• SELECTED EXTRACT:
begin
Nature comments : "Water seems to flow freely on Mars"

McEwen, A. S. et al. Nature Geosci. http://dx.doi.org/10.1038/ngeo2014 (2013).

QUOTE
River-like valleys attest to the flow of water on ancient Mars, but today the planet is dry and has an atmosphere that is too thin to support liquid water on the surface for long. However, intriguing clues suggest that water may still run across the surface from time to time.

In 2011, for example, researchers who analysed images from NASA's Mars Reconnaissance Orbiter (MRO) spacecraft observed dark streaks a few metres wide that appeared and lengthened at the warmest time of the year, then faded in cooler seasons, reappearing in subsequent years2. "This behaviour is easy to understand if these are seeps of water," says planetary scientist Alfred McEwen of the University of Arizona in Tucson, who led that study. "Water will darken most soils."

The streaks, known as recurring slope lineae, initially were found at seven sites in Mars's southern mid-latitudes. The water may have come from ice trapped about a metre below the surface; indeed, the MRO has spotted such ice in fresh impact craters at those latitudes.
end
Continue the passage on possible flowing water on Mars, starting after its final sentence.

• DATA LISTING:
begin
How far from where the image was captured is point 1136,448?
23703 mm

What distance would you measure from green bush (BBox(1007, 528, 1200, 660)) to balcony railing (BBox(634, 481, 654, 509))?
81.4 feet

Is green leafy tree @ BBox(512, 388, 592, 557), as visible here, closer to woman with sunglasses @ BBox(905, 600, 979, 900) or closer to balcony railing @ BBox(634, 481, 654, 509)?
end
• TASK RESPONSE:
McEwen and his colleagues have now found the reappearing streaks near the equator, including in the gargantuan Valles Marineris canyon that lies just south of it. The MRO has turned up 12 new sites — each of which has hundreds or thousands of streaks — within 25 degrees of the equator. The temperatures there are relatively warm throughout the year, says McEwen, and without a mechanism for replenishment, any subsurface ice would probably already have sublimated.

He says that this suggests that water may come from groundwater deep in the crust (...)

But even though McEwen says that water is the most likely explanation for the streaks, he is not sure of the sources. Some of the streaks seem to begin at the tops of ridges, too close to the surface to easily be explained by subsurface aquifers. So the water may come instead from atmospheric water vapour that is pulled into salts in the soil and later released.

"It is quite difficult to understand how [the streaks] can occur with the current understanding of Mars," says Gerhard Kminek, vice-chair of COSPAR's planetary protection panel and planetary protection officer at the European Space Agency. "And that makes it more interesting of course."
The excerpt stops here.